Postecoglou, as we’ve covered, is currently working in Japan. Having had stints with Brisbane Roar, with whom the Greek-Australian boss managed three titles. With Yokohama F Marinos, he won the J-League, playing a scintillating brand of football, impressing neutrals worldwide.
But beyond that, there’s little that Celtic fans outwith Australia or Japan know about a man who took the Australian national team to their first piece of silverware.
We asked Japan Times journalist Dan Orlowitz for his insight on the mystery man who’s the favourite to land Neil Lennon’s old job.
What brand of football do his Yokohama F Marinos side play? Is he tactically adaptable or does he stick with a certain methodology? And do fans embrace it?
Ange’s brand of football is unapologetically aggressive attacking. Playing from the back with a goalkeeper acting basically as a sweeper, lots of vertical movement, team buildup and pass work. That’s what he believes in. That’s what his players believe in, that is the way they play, and if it doesn’t work they do it again.
The fans have definitely embraced his style. There were some frustrations in the first year mostly because the defence was porous and Hiroki Iikura was out of his depth in goal. But they held on to avoid the drop and were duly rewarded with the title in 2019. I think the fans understood that ’18 was a work in progress because they saw that he was building something that the players believed in, and that was really key.
Ange Postecoglou: “Never lost the locker room”
As inconsistent as they were that season, Ange never lost the locker room. He’s known as Boss for a reason – everyone appreciates that he’s consistent in wanting to make it succeed and owns his philosophy. He’s running the show.
The last European managerial success story translating from the J-League, or certainly the most famous, is Arsene Wenger. What are the challenges facing coaches who come over from Japan?
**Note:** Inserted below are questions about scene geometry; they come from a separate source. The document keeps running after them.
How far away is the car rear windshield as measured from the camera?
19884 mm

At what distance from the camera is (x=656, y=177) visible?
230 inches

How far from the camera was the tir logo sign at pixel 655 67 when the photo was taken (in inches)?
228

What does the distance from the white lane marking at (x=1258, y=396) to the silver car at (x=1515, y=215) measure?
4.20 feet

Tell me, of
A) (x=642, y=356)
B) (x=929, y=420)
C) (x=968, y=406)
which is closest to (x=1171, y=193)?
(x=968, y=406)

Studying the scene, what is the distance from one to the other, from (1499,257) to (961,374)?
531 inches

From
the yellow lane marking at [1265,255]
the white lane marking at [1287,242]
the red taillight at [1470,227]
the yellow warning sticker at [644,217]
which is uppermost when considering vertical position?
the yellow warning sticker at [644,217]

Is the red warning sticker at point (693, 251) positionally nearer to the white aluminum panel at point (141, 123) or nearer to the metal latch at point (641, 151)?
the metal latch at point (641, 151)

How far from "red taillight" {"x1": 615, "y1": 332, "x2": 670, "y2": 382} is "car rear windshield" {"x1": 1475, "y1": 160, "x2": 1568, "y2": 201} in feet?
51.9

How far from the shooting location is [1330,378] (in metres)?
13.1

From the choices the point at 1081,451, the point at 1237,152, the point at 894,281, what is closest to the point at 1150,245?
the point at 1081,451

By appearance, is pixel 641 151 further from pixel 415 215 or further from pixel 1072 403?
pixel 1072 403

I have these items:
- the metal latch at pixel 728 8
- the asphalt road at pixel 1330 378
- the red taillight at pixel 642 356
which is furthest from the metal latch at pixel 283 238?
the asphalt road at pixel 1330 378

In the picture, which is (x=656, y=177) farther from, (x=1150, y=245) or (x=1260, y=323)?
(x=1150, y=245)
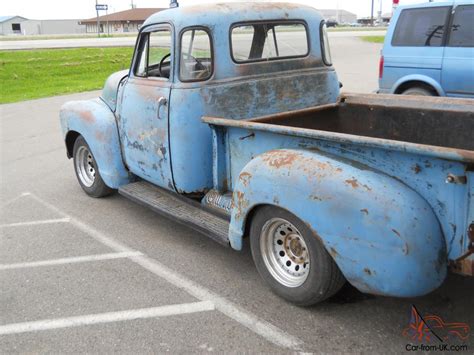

Is there a huge change in footballing ethos from Japan to Europe?
If you agree with the premise, it’s only the second time in history that a J.League manager will have made the leap to a top European club, so it’s difficult to answer because we have such little data to work with!
I think the biggest difference will be in terms of expectations (especially by fans) and the level of media scrutiny. Foreign managers and players will agree that the J.League is far easier an environment to work in – for better or for worse – in terms of pressure and quality of life. I wouldn’t dream of comparing the Yokohama Derby to the Glasgow Derby!
That’s not to say Ange is a babe in the woods. He dealt with a lot of pressure and media scrutiny as Australia’s head coach. And quite frankly he took a lot more flack from them than he deserved. But the pressure he will be under at Celtic will be much different from the pressure he was under at YFM. And he won’t be able to stand on his CV because it seems like so few Celtic fans have any idea of how difficult the J.League is to win compared to the Scottish Premiership.
“Deserving” of a job in Europe
Do you think European clubs should’ve taken a chance on Ange Postecoglou by now?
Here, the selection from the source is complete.